Evolution des noms de famille
Penaos eo bet o kemmañ an anvioù kenedl
Les noms de famille et leur évolution
Diwar "Histoire de Lannion" P. de la Haye 1974
"On peut observer que les noms de famille présentent une nouvelle forme (au XVIe siècle, soit l'époque de la naissance de branche notre Macé à partir du tronc de la Fresnaye); beaucoup d'entre eux comportent les particules "de, de, de la, des". Ce phénomène qui s'amplifiera au XVII mérite une brève explication.
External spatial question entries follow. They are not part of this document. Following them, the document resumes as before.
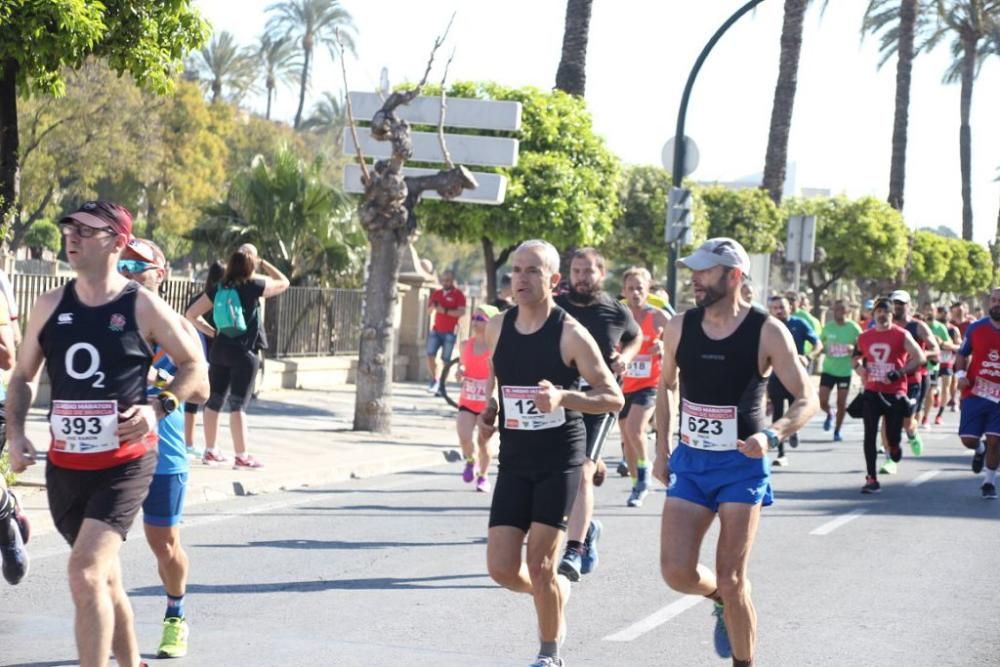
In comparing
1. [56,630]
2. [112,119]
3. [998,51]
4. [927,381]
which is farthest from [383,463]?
[998,51]

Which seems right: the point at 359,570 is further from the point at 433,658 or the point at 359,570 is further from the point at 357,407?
the point at 357,407

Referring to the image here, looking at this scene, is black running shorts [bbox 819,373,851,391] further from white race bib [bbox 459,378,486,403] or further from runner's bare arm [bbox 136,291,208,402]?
runner's bare arm [bbox 136,291,208,402]

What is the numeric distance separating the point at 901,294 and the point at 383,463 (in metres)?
5.70

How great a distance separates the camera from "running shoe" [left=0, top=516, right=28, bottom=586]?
745 centimetres

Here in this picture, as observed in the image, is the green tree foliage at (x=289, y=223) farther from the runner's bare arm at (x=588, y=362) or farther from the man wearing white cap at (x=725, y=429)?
the man wearing white cap at (x=725, y=429)

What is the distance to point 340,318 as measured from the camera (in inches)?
973

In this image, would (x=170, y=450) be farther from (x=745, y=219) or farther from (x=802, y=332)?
(x=745, y=219)

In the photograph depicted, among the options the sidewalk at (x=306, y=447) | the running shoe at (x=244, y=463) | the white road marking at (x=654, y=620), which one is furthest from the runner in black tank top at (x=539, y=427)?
the running shoe at (x=244, y=463)

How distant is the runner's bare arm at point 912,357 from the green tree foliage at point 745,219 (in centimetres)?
2196

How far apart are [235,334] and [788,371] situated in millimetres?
7467

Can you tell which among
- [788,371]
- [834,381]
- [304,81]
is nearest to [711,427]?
[788,371]

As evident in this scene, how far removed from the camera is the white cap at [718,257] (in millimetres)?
6230

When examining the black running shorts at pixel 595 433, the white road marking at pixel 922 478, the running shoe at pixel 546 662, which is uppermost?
the black running shorts at pixel 595 433

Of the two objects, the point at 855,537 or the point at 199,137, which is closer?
the point at 855,537
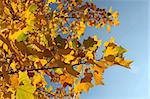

A l'origine, on voit surtout des noms indididuels (…), rarement des noms individuels complétés d'un surnom pouvant se rapporter à une fonction, à un état (Alain Le Clerc) ou à une origine géographique (Penvern, Tréguier…). Puis, pour différencier les gens les uns des autres, pour personnaliser les nombreux Thomas, Alain, Hamon (…) s'ajoutent tout naturellement aux noms individuels des noms collectifs de famille. Ces noms collectifs sont tirés d'un nom individuel répété dans une même famille (Prigent, Hervé, Terry…); d'un métier ou d'une spécialisation (Le Canaber, Le Goff); d'un trait physique (Le Scouarnec…); d'une qualité morale (Calonnec), d'une possession (Chesnaye). Dans un cadre assez restreint comme une ville close, la multiplicité des branches d'une famille locale ancienne contraint vite à les distinguer les unes des autres (surtout si dans ces branches, il y a des gens qui exercent des responsabilités) par un troisième nom, généralement celui d'une terre. Cette terre, propriété de l'auteur de chaque branches ou acquise par lui ou transmise par sa femme ou venue en héritage de son père ou de sa mère, n'est pas nésessairement une seigneurie ni un bien important. Ce nom de terre (Droniou de Kerroux, Le Bigot de Runabeler, Macé de la Rabinais) n'indique donc par particulièrement la noblesse ni la richesse. Il est seulement la preuve d'une origine lointaine et d'un milieu social qui joue un rôle. Par simplification et pour personnifier, une fois de plus, les rameaux d'une même famille, on en arrive à inverser l'ordre des noms jusque là établi. Celui de la terre devient le premier et le patronyme divient le second (de la Gravelaye Macé). Ce ne sera que plus tard, surtout au XVIIIe siècle, que certaines familles d'implantation locale plus récente ou d'extraction plus obscure chercheront, par l'adjonction d'un nom de terre, à donner l'illusion d'une extraction ancienne qu'elles ne possèdent pas.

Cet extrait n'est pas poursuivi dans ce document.